* [TRECHO]:
################

Confederação contata prefeitura e alavanca R$ 26 mil mensais para Eduardo Fischer, mas fica com 66% do valor

CBDA põe pedágio em patrocínio público

GUILHERME ROSEGUINI
DA REPORTAGEM LOCAL

As primeiras cifras assustaram Eduardo Fischer. Em janeiro, o nadador soube que havia obtido um contrato mensal de patrocínio que ultrapassava os R$ 26 mil, uma proeza na austera realidade do esporte olímpico do Brasil.
Animado, o atleta fez planos ambiciosos para a Olimpíada de Atenas, em agosto. Mas não demorou para se decepcionar.
Fischer descobriu que a Confederação Brasileira de Desportos Aquáticos gerenciará toda a verba. Mais: ficará com 66% do valor.
O dinheiro do patrocínio vem de um acordo entre a Prefeitura de Joinville, cidade onde o atleta nasceu e treina até hoje, e o governo de Santa Catarina.
Cada parte deve desembolsar oito parcelas mensais de R$ 13.382,50 para ajudar o nadador de 23 anos, recordista continental dos 100 m peito e uma das principais revelações das piscinas.
Só que, dos R$ 26.765,00 depositados a cada mês, a entidade que coordena os esportes aquáticos no Brasil vai tomar R$ 17.765,00 para cobrir "outros gastos com o atleta". Fischer recebe um salário de R$ 6.000, e seu técnico, Ricardo Carvalho, os R$ 3.000 restantes.
"O valor que sobra para mim é muito ínfimo em relação ao total. Por que o dinheiro precisa ir para a CBDA?", questiona o atleta.
O estranhamento só aumenta quando se constata que o projeto de Joinville foi concebido, escrito e encaminhado à cidade catarinense pela própria confederação.

################

* [AMOSTRA DOS DADOS]:
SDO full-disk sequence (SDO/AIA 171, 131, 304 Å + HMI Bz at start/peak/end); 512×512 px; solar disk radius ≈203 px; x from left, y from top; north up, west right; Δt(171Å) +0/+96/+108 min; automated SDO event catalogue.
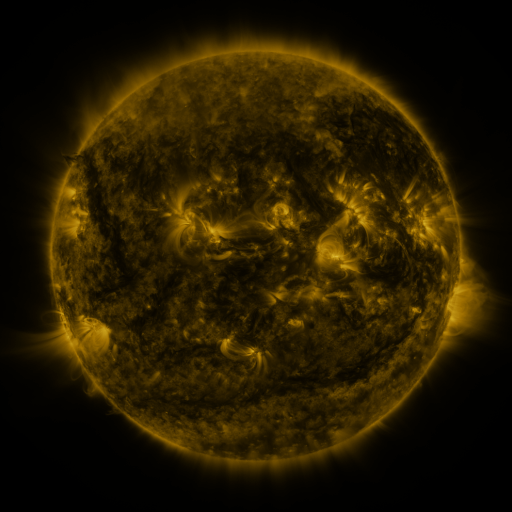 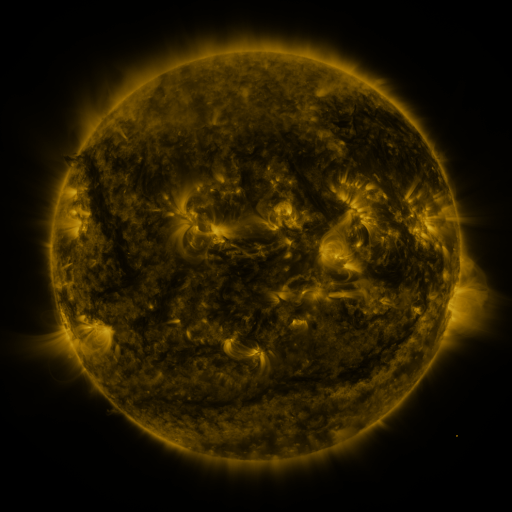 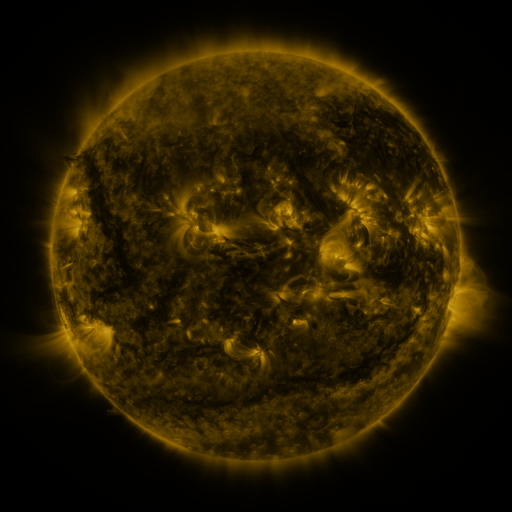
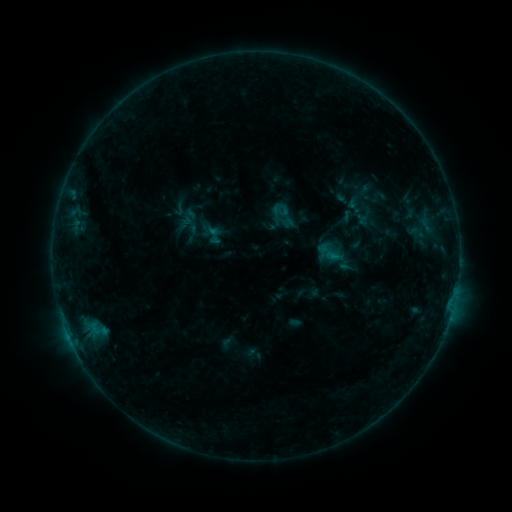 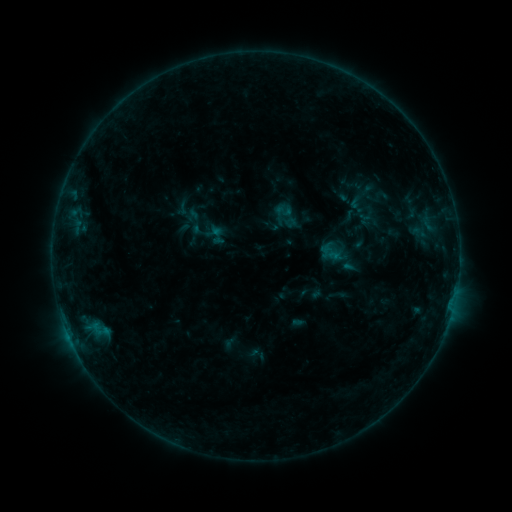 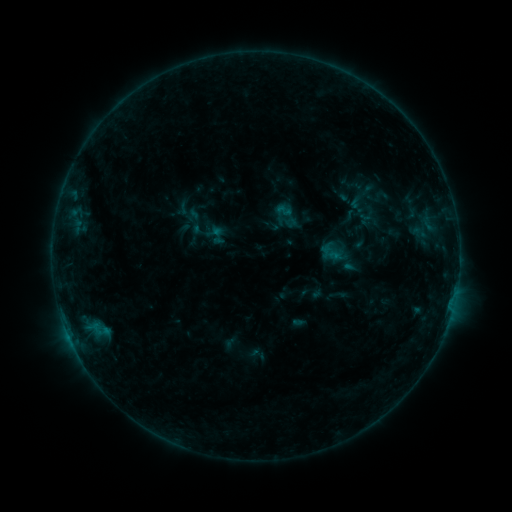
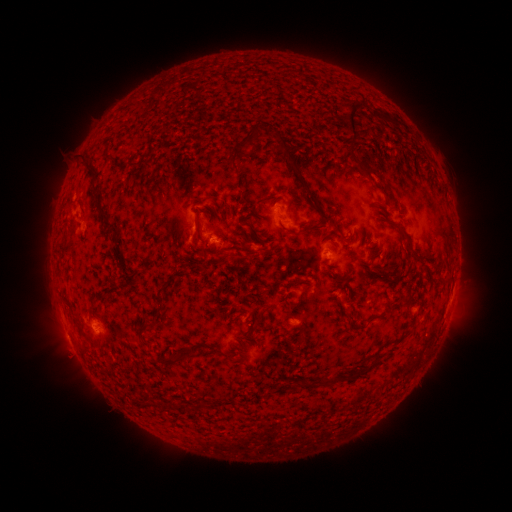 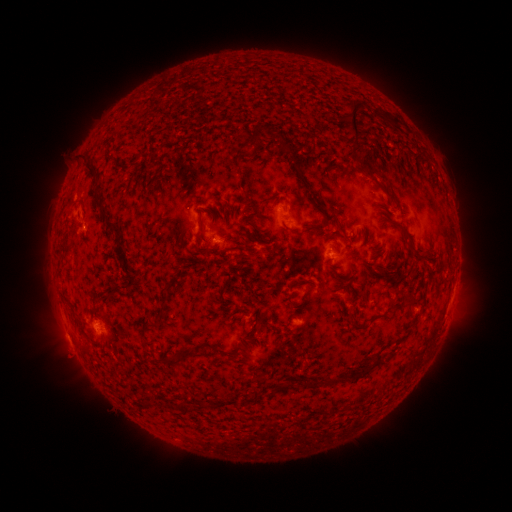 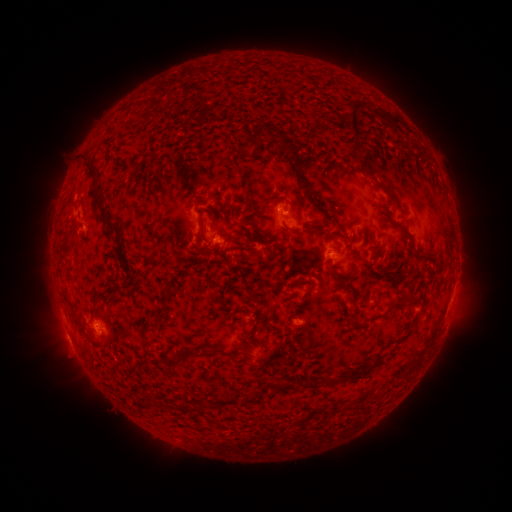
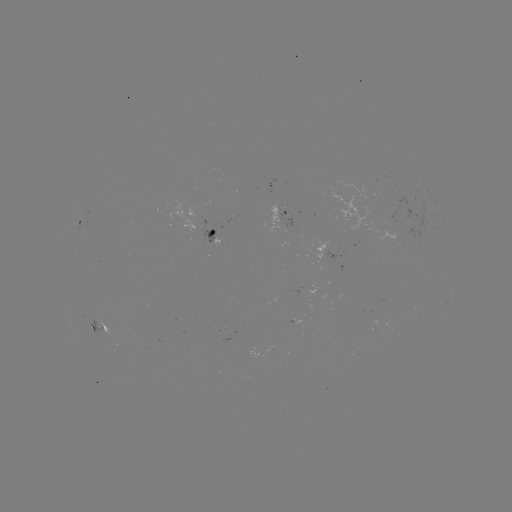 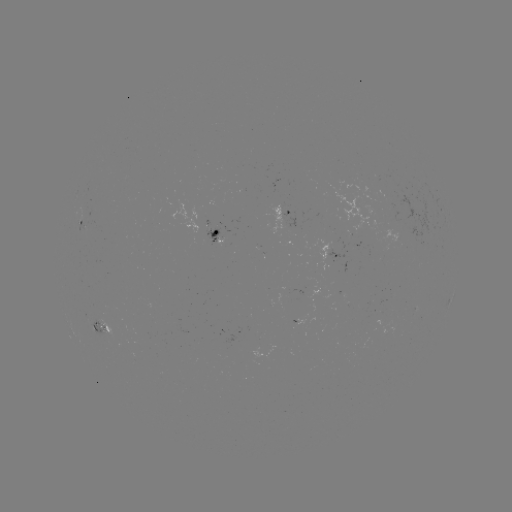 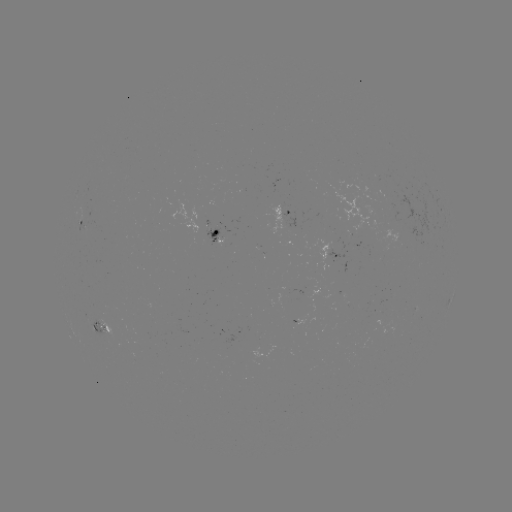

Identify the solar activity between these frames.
emerging-flux region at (208, 236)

################

* [TAREFAS A FAZER]:
A) Redigite, na reportagem sobre o patrocínio de Eduardo Fischer, tudo o que vai de "CBDA põe pedágio" até "para se decepcionar.".
B) Responda com base na reportagem sobre o patrocínio de Eduardo Fischer:
(i) Em que cidade o nadador nasceu e treina até hoje?
(ii) Quantas parcelas mensais cada parte do acordo deve desembolsar?
(iii) Qual é o salário mensal que Fischer recebe?
C) Como você resumiria em duas frases a reportagem sobre o patrocínio de Eduardo Fischer?

* [RESPOSTAS DOS EXERCÍCIOS]:
A)
CBDA põe pedágio em patrocínio público

GUILHERME ROSEGUINI
DA REPORTAGEM LOCAL

As primeiras cifras assustaram Eduardo Fischer. Em janeiro, o nadador soube que havia obtido um contrato mensal de patrocínio que ultrapassava os R$ 26 mil, uma proeza na austera realidade do esporte olímpico do Brasil.
Animado, o atleta fez planos ambiciosos para a Olimpíada de Atenas, em agosto. Mas não demorou para se decepcionar.

B)
(i) Em Joinville.
(ii) Oito parcelas mensais.
(iii) R$ 6.000.

C) O nadador Eduardo Fischer obteve um patrocínio mensal de R$ 26.765,00, pago pela Prefeitura de Joinville e pelo governo de Santa Catarina, mas a Confederação Brasileira de Desportos Aquáticos gerenciará a verba e ficará com 66% do valor. Fischer recebe R$ 6.000 e seu técnico, R$ 3.000, e o atleta questiona por que o dinheiro precisa ir para a CBDA, que concebeu, escreveu e encaminhou o projeto a Joinville.